Watermelons, more watermelons

If we could plot "global anxiety over the end of times" (the end of human times, that is) on a time series graph, I would say that now we would be at --or close to-- an all-time high. Typhoon Yolanda's epic size and strength is indeed a reminder of how insignificant we are, which definitely does not help to calm that feeling of impending doom.

End-of-the-world anxiety takes different forms. Economically speaking, the specter deflation is one of them. The New Normal, or the idea that we have reached a point from whence we will never achieve the growth rates of yesteryear is another. This idea, defined as a statistical regime change, can also be described as an inflection point, or the point at which the speed of growth decelerates going forward. In other words, the point at which the second derivative of GDP turns negative.

The New Normal: The second derivative
(the slope's rate of change)
turns negative at L1
The reason this inflection point occurs is very intuitive. I remember vividly when my Introduction to Microeconomics professor back in the 90's made her case to explain this quirk in the graph: "Imagine you have a piece of land of 1 hectare dedicated to watermelons," she said in her annoying Fran Drescher voice, "the production growth of that land will increase very rapidly as you add the first farm workers, but it will increase less rapidly as you add more and more workers, to the point of saturation. Then, production will actually decrease," she said, drawing an impossibly large amount of stick figures inside the most irregular square that could pass for a piece of arable land on the blackboard. She was talking about the marginal product of labor and how it peaks (at L1 in the graph above) and then becomes negative (at L3).

Source: Wikipedia
At its most basic level, complex (civilized) human life on this planet can be defined as our quest to extract production from our one primordial resource (earth) to satisfy our immediate consumption needs. If we take the inverse of the marginal product mentioned above, then we are really talking about the amount of effort (labor) required to produce one additional unit --or marginal cost. The fact that each watermelon produced costs increasingly more is simply a consequence of using a real life, decaying natural resource (land).
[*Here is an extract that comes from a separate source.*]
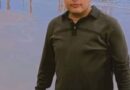 दहेज विरोधी आंदोलनक प्रणेता आनंद झा केर आकस्मिक निधन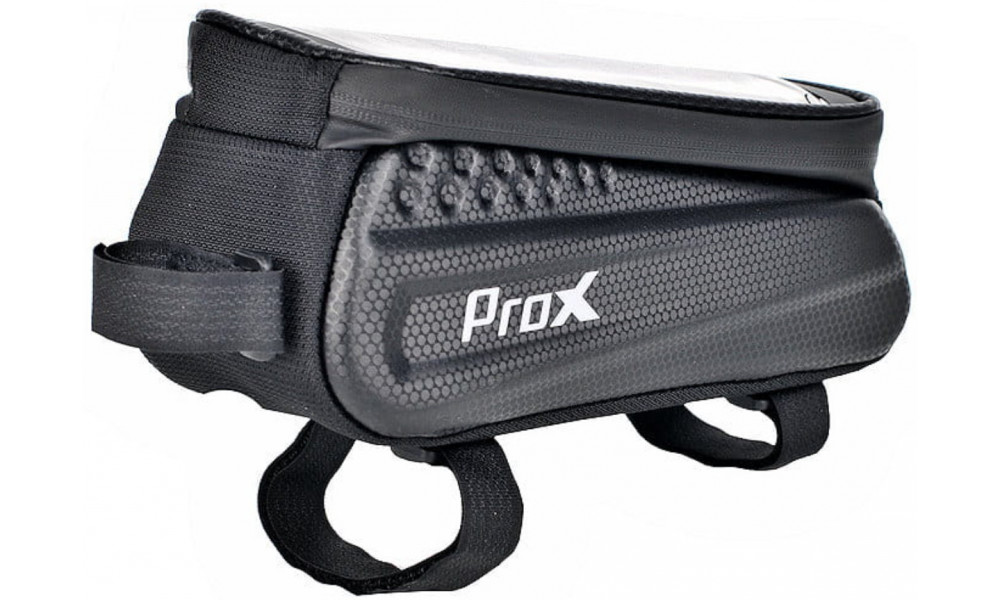 Älypuhelinlaukku yläputki ProX Smartphone Nevada 702 6.2" - 2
We are nothing more than a very big group of farm workers exploiting a naturally decaying, finite piece of arable land. Luckily for us, several iterations of disruptive technology have allowed us to squeeze more watermelons out of our piece of land every time we've reached a saturation point in the past. But somehow, this time seems different. The generation currently graduating from college is being forced to put in more effort in exchange for the same (and sometimes, worse) entry-level jobs than earlier generations. Attaining the same standard of living as generations past is getting harder and harder for millenials around the world--narcissistic inclinations aside. This situation has unleashed an educational arms race, driving college students to accumulate staggering amounts of student loans with the hopes to gain a better life.

Source: Charles Hugh Smith


Source: Own calculations
Looking at this data in the same way as the marginal cost graph shown above, you see that each additional unit of production (measured as nominal GDP) takes an exponentially bigger amount of student debt to achieve. In other words, the piece of "arable land" that the US is using to produce its GDP is clearly becoming saturated, requiring more and more effort (money) to produce every additional unit of GDP. The millenial farm worker is definitely finding it more and more difficult to squeeze that extra watermelon out of an increasingly less fertile ground.

No wonder doom and gloom pervades. Maybe this saturation is the reason behind the economic paradox that turns population growth downwards precisely when you'd expect the opposite. Maybe this is the mystical inter-generational, self-correcting mechanism that keeps us in check. What is clear, is that the model of growth is becoming exhausted, and somehow we are in the middle of a transition period in which we will either redefine our conception of "prosperity" --a postulate that scares many people-- or find the next technology iteration that will deliver the next round of watermelons --until that round becomes consumed, starting the whole thing again.

I just hope it's not too late by then.